(Spatial question entries)
###

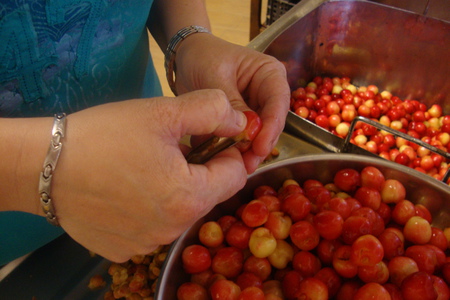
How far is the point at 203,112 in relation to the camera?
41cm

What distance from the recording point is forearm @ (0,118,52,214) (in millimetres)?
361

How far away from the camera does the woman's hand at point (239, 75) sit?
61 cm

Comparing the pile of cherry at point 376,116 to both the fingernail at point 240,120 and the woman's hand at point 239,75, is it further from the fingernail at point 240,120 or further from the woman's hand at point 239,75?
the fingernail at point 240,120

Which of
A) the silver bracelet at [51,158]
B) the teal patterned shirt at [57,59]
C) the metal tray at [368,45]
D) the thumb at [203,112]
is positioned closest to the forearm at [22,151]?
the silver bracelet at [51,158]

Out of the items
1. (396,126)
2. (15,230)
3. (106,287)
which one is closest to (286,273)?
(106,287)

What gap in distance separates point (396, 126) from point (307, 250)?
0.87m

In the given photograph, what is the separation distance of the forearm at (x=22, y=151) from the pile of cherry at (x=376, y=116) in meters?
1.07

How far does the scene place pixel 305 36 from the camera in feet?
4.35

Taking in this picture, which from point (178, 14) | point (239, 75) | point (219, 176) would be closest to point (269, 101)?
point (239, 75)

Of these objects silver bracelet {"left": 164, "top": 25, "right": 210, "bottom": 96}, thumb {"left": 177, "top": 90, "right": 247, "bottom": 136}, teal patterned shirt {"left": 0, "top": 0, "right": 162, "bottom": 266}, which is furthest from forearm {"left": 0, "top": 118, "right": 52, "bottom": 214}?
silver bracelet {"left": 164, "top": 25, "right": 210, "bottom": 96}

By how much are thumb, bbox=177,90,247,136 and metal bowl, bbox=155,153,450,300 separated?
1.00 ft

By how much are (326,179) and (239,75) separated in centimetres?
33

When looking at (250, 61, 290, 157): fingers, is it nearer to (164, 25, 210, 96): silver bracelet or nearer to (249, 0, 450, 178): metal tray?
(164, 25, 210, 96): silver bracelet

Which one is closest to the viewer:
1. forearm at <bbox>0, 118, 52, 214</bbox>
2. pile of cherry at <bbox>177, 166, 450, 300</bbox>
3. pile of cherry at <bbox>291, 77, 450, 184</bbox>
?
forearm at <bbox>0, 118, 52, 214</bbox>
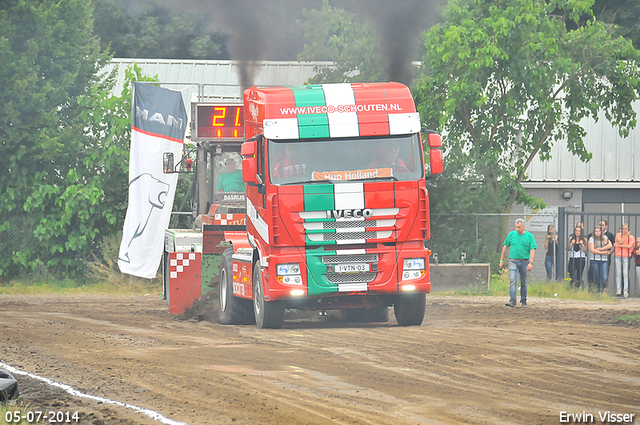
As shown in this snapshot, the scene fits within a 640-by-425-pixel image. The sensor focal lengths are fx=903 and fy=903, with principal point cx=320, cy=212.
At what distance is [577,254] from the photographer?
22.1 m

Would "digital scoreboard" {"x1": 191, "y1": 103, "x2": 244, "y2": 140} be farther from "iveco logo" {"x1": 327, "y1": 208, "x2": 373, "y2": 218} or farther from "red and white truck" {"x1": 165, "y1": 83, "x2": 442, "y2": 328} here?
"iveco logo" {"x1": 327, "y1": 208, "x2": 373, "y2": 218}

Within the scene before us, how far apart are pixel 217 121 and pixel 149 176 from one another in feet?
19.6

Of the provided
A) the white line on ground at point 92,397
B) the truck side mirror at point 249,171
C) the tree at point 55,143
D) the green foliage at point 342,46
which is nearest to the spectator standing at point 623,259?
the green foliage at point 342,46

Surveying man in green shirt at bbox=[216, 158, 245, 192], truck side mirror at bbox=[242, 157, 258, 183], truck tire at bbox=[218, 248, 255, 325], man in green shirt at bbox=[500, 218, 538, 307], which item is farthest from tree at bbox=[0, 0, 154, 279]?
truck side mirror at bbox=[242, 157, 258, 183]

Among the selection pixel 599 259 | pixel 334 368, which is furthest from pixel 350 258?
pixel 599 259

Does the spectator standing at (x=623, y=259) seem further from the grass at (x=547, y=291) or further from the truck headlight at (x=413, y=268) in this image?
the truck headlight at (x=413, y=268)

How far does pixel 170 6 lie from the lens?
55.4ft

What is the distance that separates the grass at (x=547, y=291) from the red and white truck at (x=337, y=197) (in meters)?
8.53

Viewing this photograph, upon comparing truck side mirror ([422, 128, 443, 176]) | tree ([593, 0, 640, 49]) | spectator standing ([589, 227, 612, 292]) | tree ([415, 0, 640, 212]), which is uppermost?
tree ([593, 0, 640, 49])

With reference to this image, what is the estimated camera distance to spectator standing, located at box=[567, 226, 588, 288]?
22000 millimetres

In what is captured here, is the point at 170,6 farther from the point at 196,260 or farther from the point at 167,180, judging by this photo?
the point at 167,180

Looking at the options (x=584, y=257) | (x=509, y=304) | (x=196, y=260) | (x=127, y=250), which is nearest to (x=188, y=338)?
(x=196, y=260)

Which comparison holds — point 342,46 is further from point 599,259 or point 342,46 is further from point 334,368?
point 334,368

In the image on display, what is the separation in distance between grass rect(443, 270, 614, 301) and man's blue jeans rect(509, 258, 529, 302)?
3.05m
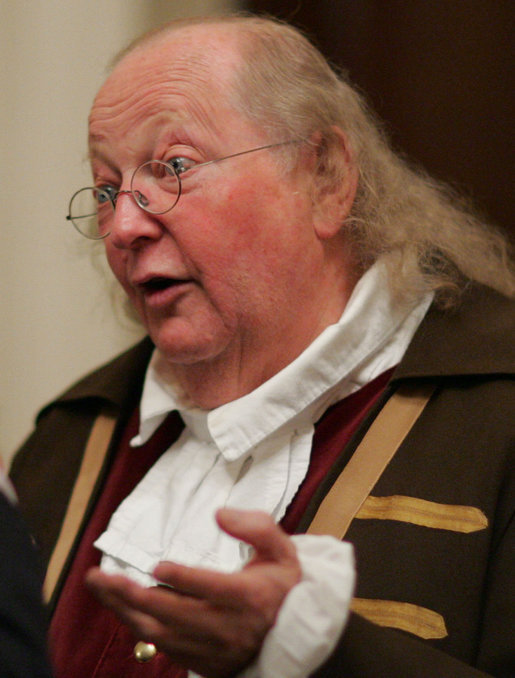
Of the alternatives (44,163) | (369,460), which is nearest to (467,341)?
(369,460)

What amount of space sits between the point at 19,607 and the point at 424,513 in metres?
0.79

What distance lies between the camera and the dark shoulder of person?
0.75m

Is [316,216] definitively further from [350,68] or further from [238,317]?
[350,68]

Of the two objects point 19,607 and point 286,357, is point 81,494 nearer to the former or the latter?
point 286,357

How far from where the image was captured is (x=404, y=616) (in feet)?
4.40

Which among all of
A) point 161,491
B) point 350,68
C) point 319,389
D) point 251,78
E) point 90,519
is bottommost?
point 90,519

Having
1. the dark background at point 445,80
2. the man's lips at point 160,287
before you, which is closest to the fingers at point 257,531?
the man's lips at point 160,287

###

SET TASK |
Copy every record above exactly and leave out the pictures.

RESULT OF THE EXERCISE |
How far is the point at 203,112 in relation to the camera?
41cm

What distance from the recording point is forearm @ (0,118,52,214) (in millimetres)?
361

How far away from the camera does the woman's hand at point (239, 75) sit?
61 cm

Comparing the pile of cherry at point 376,116 to both the fingernail at point 240,120 and the woman's hand at point 239,75, is it further from the fingernail at point 240,120 or further from the woman's hand at point 239,75?
the fingernail at point 240,120

Which of
A) the silver bracelet at [51,158]
B) the teal patterned shirt at [57,59]
C) the metal tray at [368,45]
D) the thumb at [203,112]
is positioned closest to the forearm at [22,151]?
the silver bracelet at [51,158]

Out of the items
1. (396,126)
2. (15,230)
3. (106,287)
which one is closest to (286,273)?
(106,287)

What gap in distance separates point (396, 126) from point (307, 250)?
0.87m

In the given photograph, what is the separation distance of the forearm at (x=22, y=151) from the pile of cherry at (x=376, y=116) in meters?
1.07

How far does the scene place pixel 305 36 from the camera in feet?
4.35

Taking in this picture, which from point (178, 14) | point (239, 75) | point (219, 176) would be closest to point (269, 101)?
point (239, 75)

Of these objects silver bracelet {"left": 164, "top": 25, "right": 210, "bottom": 96}, thumb {"left": 177, "top": 90, "right": 247, "bottom": 136}, teal patterned shirt {"left": 0, "top": 0, "right": 162, "bottom": 266}, which is furthest from forearm {"left": 0, "top": 118, "right": 52, "bottom": 214}?
silver bracelet {"left": 164, "top": 25, "right": 210, "bottom": 96}

By how much are thumb, bbox=177,90,247,136 and metal bowl, bbox=155,153,450,300 separated?
1.00 ft

By how much are (326,179) and (239,75) separated in centimetres?
33

When looking at (250, 61, 290, 157): fingers, is it nearer to (164, 25, 210, 96): silver bracelet or nearer to (249, 0, 450, 178): metal tray?
(164, 25, 210, 96): silver bracelet

Which one is closest to the viewer:
1. forearm at <bbox>0, 118, 52, 214</bbox>
2. pile of cherry at <bbox>177, 166, 450, 300</bbox>
3. pile of cherry at <bbox>291, 77, 450, 184</bbox>
?
forearm at <bbox>0, 118, 52, 214</bbox>
As shown in this snapshot, the scene fits within a 640-by-425-pixel image. The sensor focal lengths are fx=903 and fy=903, with principal point cx=320, cy=212.
At what distance is [577,254] from the photographer?
22.1 m

Would "digital scoreboard" {"x1": 191, "y1": 103, "x2": 244, "y2": 140} be farther from "iveco logo" {"x1": 327, "y1": 208, "x2": 373, "y2": 218} or farther from "red and white truck" {"x1": 165, "y1": 83, "x2": 442, "y2": 328} here?
"iveco logo" {"x1": 327, "y1": 208, "x2": 373, "y2": 218}

Within the scene before us, how far apart are pixel 217 121 and pixel 149 176 from one another in feet?
19.6

Of the provided
A) the white line on ground at point 92,397
B) the truck side mirror at point 249,171
C) the tree at point 55,143
D) the green foliage at point 342,46
which is nearest to the spectator standing at point 623,259?
the green foliage at point 342,46

Surveying man in green shirt at bbox=[216, 158, 245, 192], truck side mirror at bbox=[242, 157, 258, 183], truck tire at bbox=[218, 248, 255, 325], man in green shirt at bbox=[500, 218, 538, 307], which item is farthest from tree at bbox=[0, 0, 154, 279]?
truck side mirror at bbox=[242, 157, 258, 183]

Among the selection pixel 599 259 | pixel 334 368, which is furthest from pixel 350 258?
pixel 599 259

Does the spectator standing at (x=623, y=259) seem further from the grass at (x=547, y=291) or further from the truck headlight at (x=413, y=268) in this image?
the truck headlight at (x=413, y=268)

How far does pixel 170 6 lie from the lens?
55.4ft

What is the distance that separates the grass at (x=547, y=291) from the red and white truck at (x=337, y=197) (in meters)?
8.53

Viewing this photograph, upon comparing truck side mirror ([422, 128, 443, 176]) | tree ([593, 0, 640, 49]) | spectator standing ([589, 227, 612, 292]) | tree ([415, 0, 640, 212]), which is uppermost?
tree ([593, 0, 640, 49])

With reference to this image, what is the estimated camera distance to spectator standing, located at box=[567, 226, 588, 288]?
22000 millimetres

In what is captured here, is the point at 170,6 farther from the point at 196,260 or farther from the point at 167,180, judging by this photo?
the point at 167,180

Looking at the options (x=584, y=257) | (x=509, y=304) | (x=196, y=260) | (x=127, y=250), which is nearest to (x=188, y=338)?
(x=196, y=260)

Which comparison holds — point 342,46 is further from point 599,259 or point 342,46 is further from point 334,368?
point 334,368

In the image on display, what is the separation in distance between grass rect(443, 270, 614, 301) and man's blue jeans rect(509, 258, 529, 302)?
3.05m
Of the alternatives (44,163) | (369,460), which is nearest to (467,341)?
(369,460)

What amount of space sits between the point at 19,607 and the point at 424,513 in metres?
0.79

What distance lies between the camera and the dark shoulder of person?
0.75m

Is [316,216] definitively further from [350,68] or further from [238,317]?
[350,68]

Of the two objects point 19,607 and point 286,357, is point 81,494 nearer to the former or the latter?
point 286,357

How far from where the image was captured is (x=404, y=616) (in feet)?
4.40

Which among all of
A) point 161,491
B) point 350,68
C) point 319,389
D) point 251,78
E) point 90,519
is bottommost?
point 90,519

Having
1. the dark background at point 445,80
2. the man's lips at point 160,287
before you, which is closest to the fingers at point 257,531?
the man's lips at point 160,287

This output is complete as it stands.